→ **What to do**
1) Reproduce word for word the stretch of the passage on Graeber's Bullshit Jobs from "From this perspective, the" through "light on conclusions.".
2) In the passage on Graeber's Bullshit Jobs, what share of their time did British nurses report spending on paperwork?

→ **Text segment**
------------------------------
In addition to jobs which are entirely pointless, Graeber suggests that most jobs are undergoing a process of bullshitisation, or a decline in the time spent performing socially-necessary labour. He uses the example of British nursing, wherein nurses reported that up to 80% of their time is spent doing paperwork at the expense of their primary care duties. Likewise, in many office jobs the time spent doing primary duties is declining, with one study showing a decline in hours spent performing primary duties from 49% of total working hours in 2015, to 39% in 2016.[20] Even in workplaces where workers self-report that their work produces real use values, there is an overwhelming trend towards an “inverted pyramid” structure wherein the workers who perform the most clearly necessary labours (direct production, cleaners, maintenance workers, logistical staff etc.) are increasingly understaffed, underpaid, and subject to “scientifically” precise productivity quotas, while the top of the pyramid (management, administrators, those designing the aforementioned quotas) are multiplying exponentially.[21] To have such a high ratio of management and clerical staff to labourers makes little sense, as the multitudes involved are above and beyond that which would be necessary to reproduce class relations within the workplace, or to administer scientific management techniques.
It is easy to challenge Graeber’s claims by pointing out that alienation of the worker from the act of production, the segregation of the processes of production into a series of discrete, repetitive motions,[22] could account for workers under-reporting their output of use values, as this would prevent workers from seeing the end result of any action.
However, while I believe that while this is a factor to consider, I do not think it accounts for all of Graeber’s revelations. Alienation of the worker from production, such as it extends outside the bounds of an individual workplace, typically applies more so when looking “up” the chain of production rather than down. To give one example, Congolese cobalt miners have at least a loose understanding that the resource they produce will end up in batteries for consumer electronics.[23] By contrast it is doubtful that workers engaged in final assembly of those batteries would know where the cobalt hydroxide comes from, in part because that information is deliberately obscured. For this reason I believe self-reportage is an appropriate means of gauging the degree to which workers are actually producing values.
From this perspective, the revelations in the first half of Bullshit Jobs, which is to say the parts that are wholly based in worker testimony, are relatively incontrovertible. What follows in the latter half of the book is much less clear-cut, as Graeber avoids making any definitive arguments as to why bullshit jobs exist, or at least, avoids making any sweeping political-economic claim as to their origin. To be fair, Graeber warns his readers many times that his work is light on conclusions.
------------------------------
→ **Supplied data**
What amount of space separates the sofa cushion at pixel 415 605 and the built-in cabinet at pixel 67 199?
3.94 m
------------------------------
→ **Solutions to the tasks**
1)
From this perspective, the revelations in the first half of Bullshit Jobs, which is to say the parts that are wholly based in worker testimony, are relatively incontrovertible. What follows in the latter half of the book is much less clear-cut, as Graeber avoids making any definitive arguments as to why bullshit jobs exist, or at least, avoids making any sweeping political-economic claim as to their origin. To be fair, Graeber warns his readers many times that his work is light on conclusions.

2) Up to 80% of their time.